### Exercise passage

Natasha Gordon-Chipembere, author of the new novel, “Finding La Negrita,” compares her narrative about powerful African women living in colonial Costa Rica to “The Woman King,” the 2022 movie directed by Gina Prince-Bythewood. Viola Davis starred in the film as Nanisca, the leader of the Agojie, an all-female army of the West African kingdom of Dahomey. Both Gordon-Chipembere’s book and Prince-Bythewood’s movie are about enslavement in colonial-era Africa and the Americas. 

“‘The Woman King’ didn’t receive any Oscar nominations, snubbed because a lot of people didn’t understand the complexity of the slavery system in the West Coast of Africa,” says Gordon-Chipembere. “It was said that the movie glorified the Africans who sold slaves to the Europeans. But they don’t understand that eventually, those people who sold their prisoners of war or other people into slavery to the Europeans ended up enslaved themselves.”

Finding a publisher for Gordon-Chipembere’s book wasn’t an easy task. People didn’t care about slavery in Costa Rica, she says, and how it intertwined with the story of “La Negrita,” the Black Madonna, the religious symbol of the country whose story the novel incorporates. She published her book with Jaded Ibis Press in September of last year. Little by little, she has been working with a public relations team and collaborating in spaces in Afro-Latinx publications and projects, such as AfroLatinx Travel and Afrolatin@ Forum

Cover of the novel Finding La Negrita on open books

Born in New York to a Costa Rican mother and a Panamanian father, Gordon-Chipembere considers herself Afro-Caribbean.

“I’m the darkest person in my family. My mother looked very indigenous. My brother and sister could pass as White-presenting Latinos,” says Gordon. “Growing up in New York, I would walk with my mother, and people thought she had adopted me. We looked the same, but people can’t get past race,” she says. “This book is part of a conversation about Afro-Caribbeans. There were enslaved people in Costa Rica who built so much of its foundation, and yet this country does not recognize their legacies.”

Today Gordon-Chipembere is a Latin American and Caribbean Studies professor in Long Island University’s (LIU) Global Studies program. While LIU is based in New York state, she teaches at the LIU campus in Heredia, Costa Rica, on the northern outskirts of the country’s capital, San José.

Gordon-Chipembere has a Ph.D. in English from the University of South Africa. She wrote her dissertation on Sarah Baartman, “an enslaved Khoisan woman in the early 19th century who was taken to Europe and made to work in ‘freak shows,’” says Gordon-Chipembere. Her dissertation was later included in the anthology “Representation and Black Womanhood: The Legacy of Sarah Baartman,” which she also edited. It was published in 2011 by Springer Press.

### Information given
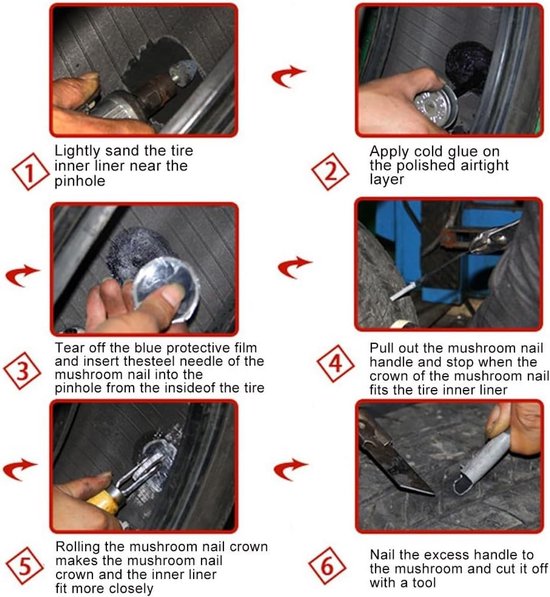 1 Lightly sand the tire inner liner near the pinhole

2 Apply cold glue on the polished airtight layer

3 Tear off the blue protective film and insert thesteel needle of the mushroom nail into the pinhole from the insideof the tire

4 Pull out the mushroom nail handle and stop when the crown of the mushroom nail fits the tire inner liner

5 Rolling the mushroom nail crown makes the mushroom nail crown and the inner liner fit more closely

6 Nail the excess handle to the mushroom and cut it off with a tool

### Problem to work on
Pull the stretch from "Today Gordon-Chipembere is" through "capital, San José." out of the article about the novel "Finding La Negrita," and copy it word for word.

### Written solution
Today Gordon-Chipembere is a Latin American and Caribbean Studies professor in Long Island University’s (LIU) Global Studies program. While LIU is based in New York state, she teaches at the LIU campus in Heredia, Costa Rica, on the northern outskirts of the country’s capital, San José.